Proc Natl Acad Sci U S A. 2020 Jun 30;117(26):15182-15192. doi: 10.1073/pnas.1922072117. Epub 2020 Jun 17.
The anthracycline doxorubicin (Doxo) and its analogs daunorubicin (Daun), epirubicin (Epi), and idarubicin (Ida) have been cornerstones of anticancer therapy for nearly five decades. However, their clinical application is limited by severe side effects, especially dose-dependent irreversible cardiotoxicity. Other detrimental side effects of anthracyclines include therapy-related malignancies and infertility. It is unclear whether these side effects are coupled to the chemotherapeutic efficacy. Doxo, Daun, Epi, and Ida execute two cellular activities: DNA damage, causing double-strand breaks (DSBs) following poisoning of topoisomerase II (Topo II), and chromatin damage, mediated through histone eviction at selected sites in the genome. Here we report that anthracycline-induced cardiotoxicity requires the combination of both cellular activities. Topo II poisons with either one of the activities fail to induce cardiotoxicity in mice and human cardiac microtissues, as observed for aclarubicin (Acla) and etoposide (Etop). Further, we show that Doxo can be detoxified by chemically separating these two activities. Anthracycline variants that induce chromatin damage without causing DSBs maintain similar anticancer potency in cell lines, mice, and human acute myeloid leukemia patients, implying that chromatin damage constitutes a major cytotoxic mechanism of anthracyclines. With these anthracyclines abstained from cardiotoxicity and therapy-related tumors, we thus uncoupled the side effects from anticancer efficacy. These results suggest that anthracycline variants acting primarily via chromatin damage may allow prolonged treatment of cancer patients and will improve the quality of life of cancer survivors.

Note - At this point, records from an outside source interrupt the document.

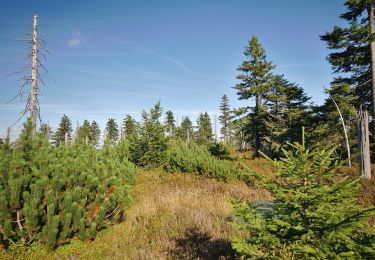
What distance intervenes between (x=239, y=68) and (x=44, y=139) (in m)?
22.5

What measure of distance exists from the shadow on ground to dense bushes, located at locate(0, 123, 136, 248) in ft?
6.39

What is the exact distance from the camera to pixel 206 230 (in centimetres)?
688

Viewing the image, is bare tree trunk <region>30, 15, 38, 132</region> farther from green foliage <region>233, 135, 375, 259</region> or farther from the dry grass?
green foliage <region>233, 135, 375, 259</region>

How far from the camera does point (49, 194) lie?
222 inches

蒽环类药物阿霉素(Doxo)及其类似物柔红霉素(Daun)、表柔比星(Epi)和伊达比星(Ida)已成为近五十年抗癌治疗的基石。然而,其临床应用受到严重副作用的限制,尤其是剂量依赖性的不可逆性心脏毒性。蒽环类药物的其他有害副作用包括治疗相关的恶性肿瘤和不育症。目前尚不清楚这些副作用是否与化疗疗效相关。Doxo、Daun、Epi 和 Ida 执行两种细胞活动:DNA 损伤,导致拓扑异构酶 II(Topo II)中毒后的双链断裂(DSBs),以及染色质损伤,通过在基因组中的选定部位驱逐组蛋白介导。在这里,我们报告蒽环类药物诱导的心脏毒性需要这两种细胞活动的结合。具有其中一种活性的 Topo II 毒物未能在小鼠和人心肌微组织中引起心脏毒性,如阿克拉霉素(Acla)和依托泊苷(Etop)所见。此外,我们表明 Doxo 可以通过化学分离这两种活性来解毒。不会引起 DSBs 但会引起染色质损伤的蒽环类药物变体在细胞系、小鼠和人类急性髓系白血病患者中保持相似的抗癌效力,这表明染色质损伤构成了蒽环类药物的主要细胞毒性机制。由于这些蒽环类药物没有心脏毒性和治疗相关的肿瘤,我们因此将副作用与抗癌疗效分开。这些结果表明,主要通过染色质损伤起作用的蒽环类药物变体可能允许延长癌症患者的治疗时间,并提高癌症幸存者的生活质量。